> _Records of spatial reasoning questions_:
────────

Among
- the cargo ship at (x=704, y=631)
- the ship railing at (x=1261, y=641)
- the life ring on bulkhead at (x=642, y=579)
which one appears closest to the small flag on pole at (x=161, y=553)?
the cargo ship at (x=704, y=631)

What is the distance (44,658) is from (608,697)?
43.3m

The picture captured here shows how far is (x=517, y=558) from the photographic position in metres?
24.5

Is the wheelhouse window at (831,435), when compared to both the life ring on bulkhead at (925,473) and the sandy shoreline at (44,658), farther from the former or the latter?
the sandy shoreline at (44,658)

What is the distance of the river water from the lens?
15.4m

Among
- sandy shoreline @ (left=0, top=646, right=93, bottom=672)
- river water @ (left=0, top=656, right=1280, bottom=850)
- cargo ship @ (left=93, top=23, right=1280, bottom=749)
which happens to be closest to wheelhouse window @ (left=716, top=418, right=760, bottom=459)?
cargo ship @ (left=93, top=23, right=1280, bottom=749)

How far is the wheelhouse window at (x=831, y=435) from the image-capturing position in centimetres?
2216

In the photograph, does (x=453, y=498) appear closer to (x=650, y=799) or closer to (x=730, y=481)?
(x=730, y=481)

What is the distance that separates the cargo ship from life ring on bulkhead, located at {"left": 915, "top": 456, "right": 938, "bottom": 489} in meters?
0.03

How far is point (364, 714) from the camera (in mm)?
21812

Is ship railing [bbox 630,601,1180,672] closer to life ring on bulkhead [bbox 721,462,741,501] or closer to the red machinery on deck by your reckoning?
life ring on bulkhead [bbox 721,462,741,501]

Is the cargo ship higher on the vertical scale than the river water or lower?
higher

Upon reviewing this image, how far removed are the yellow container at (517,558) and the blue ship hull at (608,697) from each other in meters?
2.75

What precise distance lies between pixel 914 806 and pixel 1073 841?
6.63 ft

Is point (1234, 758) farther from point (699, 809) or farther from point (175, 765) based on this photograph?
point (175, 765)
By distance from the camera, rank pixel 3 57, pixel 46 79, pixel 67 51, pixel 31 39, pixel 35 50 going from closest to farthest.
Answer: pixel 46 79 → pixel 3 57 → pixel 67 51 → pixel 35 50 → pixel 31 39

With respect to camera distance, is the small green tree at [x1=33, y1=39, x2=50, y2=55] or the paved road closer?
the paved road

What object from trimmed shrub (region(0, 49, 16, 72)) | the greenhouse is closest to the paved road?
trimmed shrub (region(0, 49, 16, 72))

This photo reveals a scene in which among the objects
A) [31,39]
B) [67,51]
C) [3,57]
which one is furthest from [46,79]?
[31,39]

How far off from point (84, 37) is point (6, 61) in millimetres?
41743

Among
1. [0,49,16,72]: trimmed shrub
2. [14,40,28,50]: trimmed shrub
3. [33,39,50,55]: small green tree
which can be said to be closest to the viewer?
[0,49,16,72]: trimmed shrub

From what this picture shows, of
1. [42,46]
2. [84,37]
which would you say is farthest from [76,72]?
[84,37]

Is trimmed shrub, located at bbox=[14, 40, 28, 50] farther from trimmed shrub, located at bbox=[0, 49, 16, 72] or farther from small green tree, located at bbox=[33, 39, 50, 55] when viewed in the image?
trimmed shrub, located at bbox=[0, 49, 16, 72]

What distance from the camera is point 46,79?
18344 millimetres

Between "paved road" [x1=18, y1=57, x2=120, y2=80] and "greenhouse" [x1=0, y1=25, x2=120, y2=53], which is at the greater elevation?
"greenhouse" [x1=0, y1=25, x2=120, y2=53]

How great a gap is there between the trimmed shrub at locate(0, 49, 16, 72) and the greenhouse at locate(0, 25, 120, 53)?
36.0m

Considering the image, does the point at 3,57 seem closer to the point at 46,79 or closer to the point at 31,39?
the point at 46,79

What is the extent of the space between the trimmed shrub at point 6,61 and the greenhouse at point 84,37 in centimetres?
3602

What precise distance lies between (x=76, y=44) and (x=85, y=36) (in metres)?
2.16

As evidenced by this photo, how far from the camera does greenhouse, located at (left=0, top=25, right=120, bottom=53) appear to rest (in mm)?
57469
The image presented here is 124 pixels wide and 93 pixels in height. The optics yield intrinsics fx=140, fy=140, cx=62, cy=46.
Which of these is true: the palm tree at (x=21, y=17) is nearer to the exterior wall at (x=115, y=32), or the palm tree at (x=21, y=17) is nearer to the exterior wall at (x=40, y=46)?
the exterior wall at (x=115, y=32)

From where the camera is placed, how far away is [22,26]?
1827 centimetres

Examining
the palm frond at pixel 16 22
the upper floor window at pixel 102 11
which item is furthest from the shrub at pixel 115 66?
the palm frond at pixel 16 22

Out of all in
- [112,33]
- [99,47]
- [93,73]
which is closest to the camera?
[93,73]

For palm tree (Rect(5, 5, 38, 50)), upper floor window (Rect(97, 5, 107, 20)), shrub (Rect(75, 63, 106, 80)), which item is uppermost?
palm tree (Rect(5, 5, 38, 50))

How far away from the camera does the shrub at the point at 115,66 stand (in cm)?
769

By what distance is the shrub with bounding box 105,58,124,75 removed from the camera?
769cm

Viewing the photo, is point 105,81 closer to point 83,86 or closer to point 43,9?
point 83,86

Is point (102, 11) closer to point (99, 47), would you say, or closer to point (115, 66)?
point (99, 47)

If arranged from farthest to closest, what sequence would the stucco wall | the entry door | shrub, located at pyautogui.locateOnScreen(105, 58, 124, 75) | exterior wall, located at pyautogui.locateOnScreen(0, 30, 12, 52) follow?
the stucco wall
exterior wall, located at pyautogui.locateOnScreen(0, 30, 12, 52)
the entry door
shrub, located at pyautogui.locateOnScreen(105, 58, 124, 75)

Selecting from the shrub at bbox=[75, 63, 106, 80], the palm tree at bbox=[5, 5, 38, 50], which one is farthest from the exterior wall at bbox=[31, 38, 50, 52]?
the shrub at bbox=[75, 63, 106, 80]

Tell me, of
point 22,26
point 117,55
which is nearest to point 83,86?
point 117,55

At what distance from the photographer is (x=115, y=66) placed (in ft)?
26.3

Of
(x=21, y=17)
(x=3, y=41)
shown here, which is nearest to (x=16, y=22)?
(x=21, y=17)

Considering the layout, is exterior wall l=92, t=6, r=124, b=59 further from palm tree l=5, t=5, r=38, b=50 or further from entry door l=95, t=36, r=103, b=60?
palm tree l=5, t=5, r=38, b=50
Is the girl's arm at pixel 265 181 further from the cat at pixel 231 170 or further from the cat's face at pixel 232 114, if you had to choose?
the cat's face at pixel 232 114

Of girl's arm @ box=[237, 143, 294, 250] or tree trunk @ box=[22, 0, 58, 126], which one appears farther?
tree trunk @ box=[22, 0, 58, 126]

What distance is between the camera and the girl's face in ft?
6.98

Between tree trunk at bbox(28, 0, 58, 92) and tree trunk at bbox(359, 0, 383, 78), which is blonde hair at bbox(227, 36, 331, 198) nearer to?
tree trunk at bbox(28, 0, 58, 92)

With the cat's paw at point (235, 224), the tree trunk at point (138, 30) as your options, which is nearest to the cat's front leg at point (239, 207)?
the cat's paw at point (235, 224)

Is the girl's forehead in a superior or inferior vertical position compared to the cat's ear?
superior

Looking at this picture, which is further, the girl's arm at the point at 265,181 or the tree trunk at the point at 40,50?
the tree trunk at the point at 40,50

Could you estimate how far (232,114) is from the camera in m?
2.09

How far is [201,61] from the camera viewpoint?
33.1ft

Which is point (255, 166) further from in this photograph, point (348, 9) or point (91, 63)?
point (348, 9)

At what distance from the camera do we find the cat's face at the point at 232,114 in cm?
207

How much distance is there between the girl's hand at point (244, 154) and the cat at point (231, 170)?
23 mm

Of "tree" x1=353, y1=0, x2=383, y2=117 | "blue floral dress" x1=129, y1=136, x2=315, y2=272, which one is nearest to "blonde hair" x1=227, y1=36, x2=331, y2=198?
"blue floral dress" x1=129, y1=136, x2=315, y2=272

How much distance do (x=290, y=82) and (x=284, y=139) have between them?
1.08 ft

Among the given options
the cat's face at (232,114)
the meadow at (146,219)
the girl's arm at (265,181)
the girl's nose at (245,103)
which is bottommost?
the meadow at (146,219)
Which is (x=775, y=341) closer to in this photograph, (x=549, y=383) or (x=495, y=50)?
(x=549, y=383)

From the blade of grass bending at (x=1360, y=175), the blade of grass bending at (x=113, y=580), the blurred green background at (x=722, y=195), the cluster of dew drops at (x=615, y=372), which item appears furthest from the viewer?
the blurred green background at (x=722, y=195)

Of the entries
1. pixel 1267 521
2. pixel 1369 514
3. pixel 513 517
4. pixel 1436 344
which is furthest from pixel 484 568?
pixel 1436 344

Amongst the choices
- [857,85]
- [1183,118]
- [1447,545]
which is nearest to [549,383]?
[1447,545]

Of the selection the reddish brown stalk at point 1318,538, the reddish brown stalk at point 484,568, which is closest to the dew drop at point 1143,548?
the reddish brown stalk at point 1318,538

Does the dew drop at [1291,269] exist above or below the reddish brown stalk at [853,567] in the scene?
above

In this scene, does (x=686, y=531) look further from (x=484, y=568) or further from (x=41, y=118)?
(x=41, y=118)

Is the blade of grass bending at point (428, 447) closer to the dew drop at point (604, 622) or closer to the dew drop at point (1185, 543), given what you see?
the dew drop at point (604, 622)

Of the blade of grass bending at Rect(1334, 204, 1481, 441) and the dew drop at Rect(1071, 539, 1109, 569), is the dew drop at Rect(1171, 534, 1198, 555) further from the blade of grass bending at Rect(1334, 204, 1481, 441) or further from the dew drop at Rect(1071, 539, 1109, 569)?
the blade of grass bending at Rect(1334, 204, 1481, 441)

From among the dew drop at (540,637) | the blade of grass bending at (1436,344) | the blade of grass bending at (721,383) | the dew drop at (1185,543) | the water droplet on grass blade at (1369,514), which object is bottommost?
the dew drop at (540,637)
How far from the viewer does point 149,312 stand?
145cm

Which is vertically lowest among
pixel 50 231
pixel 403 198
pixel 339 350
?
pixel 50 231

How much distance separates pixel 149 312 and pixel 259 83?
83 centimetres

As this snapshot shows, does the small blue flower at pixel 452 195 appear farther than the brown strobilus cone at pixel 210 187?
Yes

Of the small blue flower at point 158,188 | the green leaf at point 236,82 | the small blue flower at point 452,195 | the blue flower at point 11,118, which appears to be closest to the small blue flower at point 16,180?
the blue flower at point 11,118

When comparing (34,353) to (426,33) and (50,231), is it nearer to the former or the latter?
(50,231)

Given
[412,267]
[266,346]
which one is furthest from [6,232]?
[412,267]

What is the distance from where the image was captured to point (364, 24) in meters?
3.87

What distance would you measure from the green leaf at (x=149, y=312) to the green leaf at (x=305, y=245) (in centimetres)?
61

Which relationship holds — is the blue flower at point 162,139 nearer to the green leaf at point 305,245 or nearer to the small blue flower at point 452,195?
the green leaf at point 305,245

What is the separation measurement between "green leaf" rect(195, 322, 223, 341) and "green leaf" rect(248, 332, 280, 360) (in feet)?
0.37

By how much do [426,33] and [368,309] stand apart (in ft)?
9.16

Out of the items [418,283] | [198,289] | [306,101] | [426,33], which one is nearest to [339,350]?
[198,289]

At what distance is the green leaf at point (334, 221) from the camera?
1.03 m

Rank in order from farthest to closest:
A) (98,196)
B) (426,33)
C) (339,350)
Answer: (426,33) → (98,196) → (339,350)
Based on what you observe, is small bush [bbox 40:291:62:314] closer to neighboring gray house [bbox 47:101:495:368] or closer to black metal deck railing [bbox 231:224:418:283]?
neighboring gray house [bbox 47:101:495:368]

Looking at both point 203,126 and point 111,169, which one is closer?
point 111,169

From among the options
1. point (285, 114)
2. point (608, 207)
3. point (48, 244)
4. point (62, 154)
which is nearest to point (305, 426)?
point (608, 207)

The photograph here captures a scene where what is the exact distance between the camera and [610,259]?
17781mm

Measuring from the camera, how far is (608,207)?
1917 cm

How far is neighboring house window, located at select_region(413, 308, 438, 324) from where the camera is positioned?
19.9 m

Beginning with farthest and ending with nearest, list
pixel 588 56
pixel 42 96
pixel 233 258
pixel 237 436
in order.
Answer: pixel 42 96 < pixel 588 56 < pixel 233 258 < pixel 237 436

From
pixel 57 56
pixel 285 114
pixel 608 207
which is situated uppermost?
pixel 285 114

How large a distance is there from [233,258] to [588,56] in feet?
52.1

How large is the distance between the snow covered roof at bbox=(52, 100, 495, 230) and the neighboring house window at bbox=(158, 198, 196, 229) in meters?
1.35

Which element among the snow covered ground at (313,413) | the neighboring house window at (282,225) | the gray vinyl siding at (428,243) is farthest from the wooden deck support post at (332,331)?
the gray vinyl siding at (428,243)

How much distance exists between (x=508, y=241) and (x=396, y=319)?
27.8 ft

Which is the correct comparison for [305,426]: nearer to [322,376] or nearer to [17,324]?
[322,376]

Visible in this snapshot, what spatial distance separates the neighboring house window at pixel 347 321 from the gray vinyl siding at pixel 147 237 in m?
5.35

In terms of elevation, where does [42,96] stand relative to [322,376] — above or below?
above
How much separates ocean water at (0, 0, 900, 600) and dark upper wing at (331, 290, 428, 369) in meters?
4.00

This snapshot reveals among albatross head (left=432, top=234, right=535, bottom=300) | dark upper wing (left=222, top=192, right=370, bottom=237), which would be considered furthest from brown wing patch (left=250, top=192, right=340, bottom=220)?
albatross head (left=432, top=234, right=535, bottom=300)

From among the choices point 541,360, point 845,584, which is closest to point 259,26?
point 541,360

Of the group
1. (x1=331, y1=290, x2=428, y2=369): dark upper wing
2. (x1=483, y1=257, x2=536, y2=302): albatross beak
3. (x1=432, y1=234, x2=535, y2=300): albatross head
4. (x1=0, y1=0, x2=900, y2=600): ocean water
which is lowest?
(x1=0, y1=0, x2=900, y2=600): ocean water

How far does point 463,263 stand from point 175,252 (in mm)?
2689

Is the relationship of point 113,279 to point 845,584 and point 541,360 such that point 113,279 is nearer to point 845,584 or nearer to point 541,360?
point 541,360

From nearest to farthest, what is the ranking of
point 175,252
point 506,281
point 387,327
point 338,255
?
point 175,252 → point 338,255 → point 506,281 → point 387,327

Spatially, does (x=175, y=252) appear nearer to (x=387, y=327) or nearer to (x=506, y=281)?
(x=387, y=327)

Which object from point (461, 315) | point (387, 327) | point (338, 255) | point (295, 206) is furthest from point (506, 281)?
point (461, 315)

────────

Reproduce verbatim every line in the records above, starting at the line containing "What is the separation" and ending at the line containing "Answer: (426,33) → (98,196) → (339,350)".

What is the separation measurement between "green leaf" rect(195, 322, 223, 341) and "green leaf" rect(248, 332, 280, 360) (in feet)?
0.37

By how much do [426,33] and [368,309] stand apart (in ft)?
9.16

Out of the items [418,283] | [198,289] | [306,101] | [426,33], which one is nearest to [339,350]?
[198,289]

At what distance is the green leaf at point (334, 221) from the camera?
1.03 m

Rank in order from farthest to closest:
A) (98,196)
B) (426,33)
C) (339,350)
Answer: (426,33) → (98,196) → (339,350)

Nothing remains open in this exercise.